Brailey’s impression of Easter oozed with unflattering stereotypes, as she reported that he was a “large Negro” whose “eyes were bloodshot and whose breath was strong with whisky,” and she concluded that his notions reflected the “piety of his race.” But she followed up on Easter’s hunch, tested the wooden casings, and found that they were indeed saturated with lead. And Brailey gave credit where it was due. When Baltimore’s health commissioner, Huntington Williams, drafted a medical article about the lead poisoning epidemic, which ultimately affected about forty children, almost all of whom were poor and black, he left Easter out. But Brailey insisted that she deserved none of the praise Williams accorded her. “It is very kind of you to link me at all with the storage battery situation,” Brailey told Williams, but “old Melrose Easter was the man with the idea.”

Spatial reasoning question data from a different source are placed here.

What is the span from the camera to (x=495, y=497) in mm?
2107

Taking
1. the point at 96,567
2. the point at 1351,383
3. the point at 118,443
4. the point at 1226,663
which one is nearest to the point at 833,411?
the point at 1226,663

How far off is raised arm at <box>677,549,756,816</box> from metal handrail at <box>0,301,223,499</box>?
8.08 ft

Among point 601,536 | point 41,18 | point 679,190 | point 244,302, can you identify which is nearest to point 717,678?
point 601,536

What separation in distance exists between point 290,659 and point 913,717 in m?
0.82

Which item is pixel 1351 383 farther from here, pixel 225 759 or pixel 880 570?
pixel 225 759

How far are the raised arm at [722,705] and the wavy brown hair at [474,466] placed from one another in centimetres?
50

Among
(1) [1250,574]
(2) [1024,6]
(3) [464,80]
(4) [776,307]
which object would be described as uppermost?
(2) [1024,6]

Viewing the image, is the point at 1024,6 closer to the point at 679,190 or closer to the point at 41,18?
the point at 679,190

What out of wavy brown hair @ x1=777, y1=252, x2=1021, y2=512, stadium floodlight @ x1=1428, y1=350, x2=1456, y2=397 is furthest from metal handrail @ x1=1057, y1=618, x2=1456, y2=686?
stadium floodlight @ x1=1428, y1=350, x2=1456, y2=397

After discovering the source of the lead, public health officials turned their attention to how families came into possession of the casings and found that junk dealers who recycled lead batteries gave away the wooden battery casings to locals desperate for fuel during the Depression. Armed with this knowledge, the city of Baltimore stopped junkyards from giving away casings, the local Family Welfare Council provided families with alternative fuel instead, and Baltimore emerged as the most proactive city in the country in grappling with the potential of lead poisoning among the citizenry. Indeed, Baltimore’s example and alerts from public health officials such as Huntington Williams drew attention to similar problems in other cities in the United States.
But it was no single individual or agency bureaucracy that discovered the cause of what was poisoning the children of Baltimore. It was instead the working-class people such as Melrose Easter who discovered it, thanks to their knowledge and understanding of the environmental health dangers that chronically plagued them, their neighborhoods, and their families. As the lead water crisis in Flint continues to unfold, it is heartening to see some recognition among public health officials of the need to take non-expert community knowledge seriously, even as well-deserved praise is accorded to key scientists such as Mona Hanna-Attisha, the pediatrician who first alerted authorities to abnormally high blood lead levels in Flint’s children, and Marc Edwards, the Virginia Tech engineer who did much to show how the poisoning had happened.”
Many stories of public health discoveries are indeed stories of the applied genius of medical experts. But as the Baltimore lead poisoning epidemic of 1932 demonstrated, those discoveries are almost always at base the product of many people, including those rarely considered to be scientific or medical experts.
I really enjoyed reading the article Leif.
I enjoyed your article. To add some information, Miriam Brailey went on to have a distinguished career at Hopkins advocating for equal medical treatment for African Americans suffering from tuberculosis, especially children. Like many of her peers, she may not have been as forward-thinking as we want our heroes to be, but she fought successfully for increasing the number of hospital beds for black children in a segregated Baltimore, as they vastly outnumbered white children as victims of the disease. Her efforts didn’t go unnoticed: in June 1939, she was an invited speaker at the first annual conference of Negro Tuberculosis Workers at Howard University Medical School in Washington, D.C.